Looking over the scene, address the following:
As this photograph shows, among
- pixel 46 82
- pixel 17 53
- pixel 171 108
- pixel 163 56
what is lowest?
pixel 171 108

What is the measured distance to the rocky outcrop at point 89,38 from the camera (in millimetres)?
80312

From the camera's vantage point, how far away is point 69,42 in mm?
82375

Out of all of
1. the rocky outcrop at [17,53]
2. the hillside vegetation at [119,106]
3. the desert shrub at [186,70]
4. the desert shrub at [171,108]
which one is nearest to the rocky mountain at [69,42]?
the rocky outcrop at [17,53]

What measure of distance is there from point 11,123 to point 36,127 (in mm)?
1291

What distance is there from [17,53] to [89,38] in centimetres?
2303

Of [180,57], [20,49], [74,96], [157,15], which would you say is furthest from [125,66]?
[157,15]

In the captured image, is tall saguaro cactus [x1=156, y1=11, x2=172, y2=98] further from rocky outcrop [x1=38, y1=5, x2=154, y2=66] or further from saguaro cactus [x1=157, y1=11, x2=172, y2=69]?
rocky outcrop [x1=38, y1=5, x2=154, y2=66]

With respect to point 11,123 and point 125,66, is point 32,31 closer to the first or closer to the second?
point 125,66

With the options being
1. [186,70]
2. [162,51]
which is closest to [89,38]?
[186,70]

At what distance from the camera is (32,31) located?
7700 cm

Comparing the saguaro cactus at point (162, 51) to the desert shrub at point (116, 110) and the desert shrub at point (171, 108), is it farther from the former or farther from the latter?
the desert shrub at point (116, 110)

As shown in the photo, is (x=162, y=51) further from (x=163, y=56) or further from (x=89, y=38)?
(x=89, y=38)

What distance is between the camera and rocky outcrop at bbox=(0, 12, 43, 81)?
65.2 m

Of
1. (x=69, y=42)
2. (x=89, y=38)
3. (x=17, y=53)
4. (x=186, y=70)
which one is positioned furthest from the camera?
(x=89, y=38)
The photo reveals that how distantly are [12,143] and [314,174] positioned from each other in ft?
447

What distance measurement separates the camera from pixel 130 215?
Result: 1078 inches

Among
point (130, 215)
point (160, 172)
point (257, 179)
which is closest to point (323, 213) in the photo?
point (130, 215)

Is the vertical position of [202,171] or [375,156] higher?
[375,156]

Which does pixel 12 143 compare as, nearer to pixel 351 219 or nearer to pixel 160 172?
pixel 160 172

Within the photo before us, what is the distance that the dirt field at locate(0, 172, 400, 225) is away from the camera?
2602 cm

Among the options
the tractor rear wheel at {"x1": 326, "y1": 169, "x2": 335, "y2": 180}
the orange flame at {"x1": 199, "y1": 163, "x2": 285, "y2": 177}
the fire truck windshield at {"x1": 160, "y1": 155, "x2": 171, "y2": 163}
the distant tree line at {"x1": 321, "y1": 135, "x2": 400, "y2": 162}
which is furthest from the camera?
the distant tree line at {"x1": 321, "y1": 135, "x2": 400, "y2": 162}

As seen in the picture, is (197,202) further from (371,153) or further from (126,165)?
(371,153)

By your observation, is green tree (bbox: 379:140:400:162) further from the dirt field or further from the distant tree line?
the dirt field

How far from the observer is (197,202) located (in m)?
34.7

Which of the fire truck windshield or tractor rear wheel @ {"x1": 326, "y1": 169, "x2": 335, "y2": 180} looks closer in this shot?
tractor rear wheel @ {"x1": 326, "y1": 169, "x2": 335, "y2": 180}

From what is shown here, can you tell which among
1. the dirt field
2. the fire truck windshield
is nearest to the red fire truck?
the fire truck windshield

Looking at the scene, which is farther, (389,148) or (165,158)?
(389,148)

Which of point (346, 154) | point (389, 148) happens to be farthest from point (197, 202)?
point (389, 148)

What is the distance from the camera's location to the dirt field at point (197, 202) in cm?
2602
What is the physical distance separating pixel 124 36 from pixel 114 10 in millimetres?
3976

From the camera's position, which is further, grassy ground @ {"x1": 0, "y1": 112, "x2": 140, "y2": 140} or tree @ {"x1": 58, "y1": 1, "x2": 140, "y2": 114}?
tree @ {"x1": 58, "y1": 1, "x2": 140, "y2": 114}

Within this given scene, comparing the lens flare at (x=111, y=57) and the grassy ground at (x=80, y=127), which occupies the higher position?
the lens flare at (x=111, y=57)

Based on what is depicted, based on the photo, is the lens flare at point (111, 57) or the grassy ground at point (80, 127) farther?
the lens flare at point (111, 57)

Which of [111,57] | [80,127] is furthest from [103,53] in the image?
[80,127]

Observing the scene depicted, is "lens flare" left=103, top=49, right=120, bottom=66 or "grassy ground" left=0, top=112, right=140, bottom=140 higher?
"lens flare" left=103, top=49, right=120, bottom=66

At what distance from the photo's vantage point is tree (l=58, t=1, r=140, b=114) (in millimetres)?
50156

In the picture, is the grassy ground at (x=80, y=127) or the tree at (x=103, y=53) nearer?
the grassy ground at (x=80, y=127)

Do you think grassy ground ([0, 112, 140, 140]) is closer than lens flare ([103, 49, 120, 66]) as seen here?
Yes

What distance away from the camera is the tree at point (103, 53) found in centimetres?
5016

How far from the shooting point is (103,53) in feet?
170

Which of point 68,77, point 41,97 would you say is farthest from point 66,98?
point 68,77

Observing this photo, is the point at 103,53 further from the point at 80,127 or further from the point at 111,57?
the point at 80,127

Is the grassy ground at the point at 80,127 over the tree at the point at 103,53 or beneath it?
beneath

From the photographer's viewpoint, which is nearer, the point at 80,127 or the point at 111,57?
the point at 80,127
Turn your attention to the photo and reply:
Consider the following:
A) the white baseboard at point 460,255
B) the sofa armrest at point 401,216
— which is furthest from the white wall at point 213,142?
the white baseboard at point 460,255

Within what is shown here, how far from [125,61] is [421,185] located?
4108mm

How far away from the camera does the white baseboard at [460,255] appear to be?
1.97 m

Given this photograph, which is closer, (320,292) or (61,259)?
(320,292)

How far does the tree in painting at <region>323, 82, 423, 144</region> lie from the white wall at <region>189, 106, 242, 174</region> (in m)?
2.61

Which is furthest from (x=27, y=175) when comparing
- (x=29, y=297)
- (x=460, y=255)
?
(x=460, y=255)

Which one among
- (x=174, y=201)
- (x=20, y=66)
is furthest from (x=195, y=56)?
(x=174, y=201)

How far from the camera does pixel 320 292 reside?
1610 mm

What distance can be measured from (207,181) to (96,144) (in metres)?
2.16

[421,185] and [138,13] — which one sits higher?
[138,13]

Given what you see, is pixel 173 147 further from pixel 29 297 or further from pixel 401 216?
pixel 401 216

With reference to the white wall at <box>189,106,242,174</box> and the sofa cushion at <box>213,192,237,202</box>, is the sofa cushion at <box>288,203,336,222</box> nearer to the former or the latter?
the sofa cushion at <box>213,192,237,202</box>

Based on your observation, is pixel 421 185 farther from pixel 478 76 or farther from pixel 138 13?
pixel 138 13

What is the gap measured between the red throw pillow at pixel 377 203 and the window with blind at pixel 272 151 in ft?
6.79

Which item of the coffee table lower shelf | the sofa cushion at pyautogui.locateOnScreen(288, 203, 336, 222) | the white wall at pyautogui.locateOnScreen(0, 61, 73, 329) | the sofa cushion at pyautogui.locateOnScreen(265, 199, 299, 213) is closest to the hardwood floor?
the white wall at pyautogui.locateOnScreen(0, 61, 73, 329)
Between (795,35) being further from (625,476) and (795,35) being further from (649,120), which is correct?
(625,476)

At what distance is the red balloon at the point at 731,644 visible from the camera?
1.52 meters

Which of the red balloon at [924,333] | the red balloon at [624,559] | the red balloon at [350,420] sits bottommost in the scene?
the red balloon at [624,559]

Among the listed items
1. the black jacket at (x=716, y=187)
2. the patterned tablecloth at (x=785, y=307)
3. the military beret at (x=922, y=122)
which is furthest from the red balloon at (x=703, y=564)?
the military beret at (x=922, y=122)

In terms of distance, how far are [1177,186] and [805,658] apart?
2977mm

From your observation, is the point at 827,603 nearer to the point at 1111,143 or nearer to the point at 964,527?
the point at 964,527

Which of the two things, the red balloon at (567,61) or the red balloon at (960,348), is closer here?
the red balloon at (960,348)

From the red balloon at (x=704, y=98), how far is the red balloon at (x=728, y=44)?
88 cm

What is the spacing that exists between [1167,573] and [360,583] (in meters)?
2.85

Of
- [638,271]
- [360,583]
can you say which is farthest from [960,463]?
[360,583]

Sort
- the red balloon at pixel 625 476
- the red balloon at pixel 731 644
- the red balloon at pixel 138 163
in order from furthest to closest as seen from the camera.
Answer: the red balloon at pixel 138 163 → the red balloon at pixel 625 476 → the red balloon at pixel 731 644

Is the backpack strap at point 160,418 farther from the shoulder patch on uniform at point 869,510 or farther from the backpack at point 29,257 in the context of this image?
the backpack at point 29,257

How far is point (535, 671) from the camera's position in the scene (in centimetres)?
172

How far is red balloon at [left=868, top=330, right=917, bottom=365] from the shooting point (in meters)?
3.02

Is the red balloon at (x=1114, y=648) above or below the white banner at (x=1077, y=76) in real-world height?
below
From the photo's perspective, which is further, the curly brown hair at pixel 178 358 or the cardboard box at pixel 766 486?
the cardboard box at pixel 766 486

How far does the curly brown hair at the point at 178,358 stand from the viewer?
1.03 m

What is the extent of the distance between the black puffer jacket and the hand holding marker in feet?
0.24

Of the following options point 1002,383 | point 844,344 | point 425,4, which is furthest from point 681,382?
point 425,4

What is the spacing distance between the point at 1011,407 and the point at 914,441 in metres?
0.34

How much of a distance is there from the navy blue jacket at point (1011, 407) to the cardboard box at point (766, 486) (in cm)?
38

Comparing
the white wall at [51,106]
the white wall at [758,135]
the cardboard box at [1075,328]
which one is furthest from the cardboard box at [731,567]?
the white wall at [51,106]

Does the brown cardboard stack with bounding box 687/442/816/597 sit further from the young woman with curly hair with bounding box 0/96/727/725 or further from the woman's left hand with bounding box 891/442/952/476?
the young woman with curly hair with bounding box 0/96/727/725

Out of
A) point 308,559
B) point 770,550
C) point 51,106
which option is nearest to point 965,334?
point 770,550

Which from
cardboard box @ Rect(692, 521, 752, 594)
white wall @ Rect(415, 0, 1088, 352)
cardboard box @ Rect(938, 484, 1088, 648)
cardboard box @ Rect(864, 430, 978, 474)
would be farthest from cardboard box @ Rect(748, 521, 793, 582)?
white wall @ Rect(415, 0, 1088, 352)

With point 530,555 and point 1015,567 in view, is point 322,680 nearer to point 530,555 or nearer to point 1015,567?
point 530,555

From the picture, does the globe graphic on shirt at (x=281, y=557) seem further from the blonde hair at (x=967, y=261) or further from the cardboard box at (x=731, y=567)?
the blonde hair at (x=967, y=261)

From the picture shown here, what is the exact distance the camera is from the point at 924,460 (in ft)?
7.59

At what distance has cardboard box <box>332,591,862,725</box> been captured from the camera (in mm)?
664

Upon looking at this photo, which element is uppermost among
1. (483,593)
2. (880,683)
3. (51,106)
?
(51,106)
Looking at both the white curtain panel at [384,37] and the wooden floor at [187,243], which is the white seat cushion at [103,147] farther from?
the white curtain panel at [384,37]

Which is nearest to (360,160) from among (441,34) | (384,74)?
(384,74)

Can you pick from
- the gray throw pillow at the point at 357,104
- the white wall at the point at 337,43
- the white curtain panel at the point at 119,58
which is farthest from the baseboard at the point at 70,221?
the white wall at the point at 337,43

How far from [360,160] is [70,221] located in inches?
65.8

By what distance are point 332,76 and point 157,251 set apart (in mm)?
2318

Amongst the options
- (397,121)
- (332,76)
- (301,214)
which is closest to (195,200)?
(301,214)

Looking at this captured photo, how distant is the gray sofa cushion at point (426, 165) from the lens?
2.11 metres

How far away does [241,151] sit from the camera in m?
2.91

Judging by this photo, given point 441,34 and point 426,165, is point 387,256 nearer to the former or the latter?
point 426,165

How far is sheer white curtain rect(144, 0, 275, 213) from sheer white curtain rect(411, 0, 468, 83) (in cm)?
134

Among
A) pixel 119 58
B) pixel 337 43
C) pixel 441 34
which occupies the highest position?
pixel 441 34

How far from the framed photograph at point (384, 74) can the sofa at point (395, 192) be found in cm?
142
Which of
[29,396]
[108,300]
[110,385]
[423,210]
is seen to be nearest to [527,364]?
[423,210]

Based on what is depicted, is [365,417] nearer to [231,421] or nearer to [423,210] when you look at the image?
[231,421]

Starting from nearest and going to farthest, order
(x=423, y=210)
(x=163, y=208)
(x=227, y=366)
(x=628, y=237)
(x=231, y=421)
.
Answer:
= = = = =
**Aim**. Exactly and exclusively, repeat the lines from the line that contains "By what distance" through the end of the records, both ends included.

**Task output**.
By what distance are point 332,76 and point 157,251 set apart (in mm)?
2318

Amongst the options
- (397,121)
- (332,76)
- (301,214)
which is closest to (195,200)?
(301,214)

Looking at this captured photo, how distant is the gray sofa cushion at point (426, 165) from the lens?
2.11 metres

How far away does [241,151] sit from the camera in m?
2.91

Judging by this photo, given point 441,34 and point 426,165, is point 387,256 nearer to the former or the latter?
point 426,165

How far is sheer white curtain rect(144, 0, 275, 213) from sheer white curtain rect(411, 0, 468, 83) (in cm)?
134

Among
A) pixel 119 58
B) pixel 337 43
C) pixel 441 34
which occupies the highest position?
pixel 441 34

How far from the framed photograph at point (384, 74) can the sofa at point (395, 192) be found in cm?
142
Which of
[29,396]
[108,300]
[110,385]
[423,210]
is seen to be nearest to [527,364]?
[423,210]

Based on what is depicted, is [365,417] nearer to [231,421] or nearer to [423,210] when you look at the image?
[231,421]

Starting from nearest and going to farthest, order
(x=423, y=210)
(x=163, y=208)
(x=227, y=366)
(x=628, y=237)
(x=231, y=421)
.
Answer:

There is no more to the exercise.